# About this task
Reproduce all the entries, matching the original word for word.

═════ Records supplied ═════

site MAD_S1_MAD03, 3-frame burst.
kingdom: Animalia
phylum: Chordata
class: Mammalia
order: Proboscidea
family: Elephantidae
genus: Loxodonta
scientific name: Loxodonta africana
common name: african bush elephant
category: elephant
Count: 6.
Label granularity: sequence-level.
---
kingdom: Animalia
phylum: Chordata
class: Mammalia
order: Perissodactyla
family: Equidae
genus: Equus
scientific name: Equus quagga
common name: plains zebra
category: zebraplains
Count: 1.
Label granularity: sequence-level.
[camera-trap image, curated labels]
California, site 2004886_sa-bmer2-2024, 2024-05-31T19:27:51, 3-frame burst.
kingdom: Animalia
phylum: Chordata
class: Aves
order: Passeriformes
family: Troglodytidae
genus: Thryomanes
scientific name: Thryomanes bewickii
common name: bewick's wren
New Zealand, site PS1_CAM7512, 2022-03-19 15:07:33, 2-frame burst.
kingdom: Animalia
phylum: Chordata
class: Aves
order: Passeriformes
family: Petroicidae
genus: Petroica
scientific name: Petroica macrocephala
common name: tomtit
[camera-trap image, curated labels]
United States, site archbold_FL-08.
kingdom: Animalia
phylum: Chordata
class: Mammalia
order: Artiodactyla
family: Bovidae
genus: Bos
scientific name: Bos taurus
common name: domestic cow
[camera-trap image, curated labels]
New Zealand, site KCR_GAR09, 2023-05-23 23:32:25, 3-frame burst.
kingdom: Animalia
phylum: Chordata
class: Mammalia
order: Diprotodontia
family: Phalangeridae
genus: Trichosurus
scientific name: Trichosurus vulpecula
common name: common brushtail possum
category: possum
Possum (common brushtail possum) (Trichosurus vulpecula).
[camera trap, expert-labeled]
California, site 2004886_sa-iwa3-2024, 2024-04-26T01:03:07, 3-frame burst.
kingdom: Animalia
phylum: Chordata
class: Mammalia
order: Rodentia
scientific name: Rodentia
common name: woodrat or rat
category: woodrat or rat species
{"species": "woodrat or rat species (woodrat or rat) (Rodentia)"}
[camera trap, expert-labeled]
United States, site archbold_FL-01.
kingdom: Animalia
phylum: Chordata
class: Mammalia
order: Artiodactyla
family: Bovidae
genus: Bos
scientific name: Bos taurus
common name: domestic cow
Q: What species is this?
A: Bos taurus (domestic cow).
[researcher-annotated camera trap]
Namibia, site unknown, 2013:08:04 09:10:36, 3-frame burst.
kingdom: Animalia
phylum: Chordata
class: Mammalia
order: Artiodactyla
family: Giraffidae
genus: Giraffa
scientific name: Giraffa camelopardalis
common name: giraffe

═════

# Response area
site MAD_S1_MAD03, 3-frame burst.
kingdom: Animalia
phylum: Chordata
class: Mammalia
order: Proboscidea
family: Elephantidae
genus: Loxodonta
scientific name: Loxodonta africana
common name: african bush elephant
category: elephant
Count: 6.
Label granularity: sequence-level.
---
kingdom: Animalia
phylum: Chordata
class: Mammalia
order: Perissodactyla
family: Equidae
genus: Equus
scientific name: Equus quagga
common name: plains zebra
category: zebraplains
Count: 1.
Label granularity: sequence-level.
[camera-trap image, curated labels]
California, site 2004886_sa-bmer2-2024, 2024-05-31T19:27:51, 3-frame burst.
kingdom: Animalia
phylum: Chordata
class: Aves
order: Passeriformes
family: Troglodytidae
genus: Thryomanes
scientific name: Thryomanes bewickii
common name: bewick's wren
New Zealand, site PS1_CAM7512, 2022-03-19 15:07:33, 2-frame burst.
kingdom: Animalia
phylum: Chordata
class: Aves
order: Passeriformes
family: Petroicidae
genus: Petroica
scientific name: Petroica macrocephala
common name: tomtit
[camera-trap image, curated labels]
United States, site archbold_FL-08.
kingdom: Animalia
phylum: Chordata
class: Mammalia
order: Artiodactyla
family: Bovidae
genus: Bos
scientific name: Bos taurus
common name: domestic cow
[camera-trap image, curated labels]
New Zealand, site KCR_GAR09, 2023-05-23 23:32:25, 3-frame burst.
kingdom: Animalia
phylum: Chordata
class: Mammalia
order: Diprotodontia
family: Phalangeridae
genus: Trichosurus
scientific name: Trichosurus vulpecula
common name: common brushtail possum
category: possum
Possum (common brushtail possum) (Trichosurus vulpecula).
[camera trap, expert-labeled]
California, site 2004886_sa-iwa3-2024, 2024-04-26T01:03:07, 3-frame burst.
kingdom: Animalia
phylum: Chordata
class: Mammalia
order: Rodentia
scientific name: Rodentia
common name: woodrat or rat
category: woodrat or rat species
{"species": "woodrat or rat species (woodrat or rat) (Rodentia)"}
[camera trap, expert-labeled]
United States, site archbold_FL-01.
kingdom: Animalia
phylum: Chordata
class: Mammalia
order: Artiodactyla
family: Bovidae
genus: Bos
scientific name: Bos taurus
common name: domestic cow
Q: What species is this?
A: Bos taurus (domestic cow).
[researcher-annotated camera trap]
Namibia, site unknown, 2013:08:04 09:10:36, 3-frame burst.
kingdom: Animalia
phylum: Chordata
class: Mammalia
order: Artiodactyla
family: Giraffidae
genus: Giraffa
scientific name: Giraffa camelopardalis
common name: giraffe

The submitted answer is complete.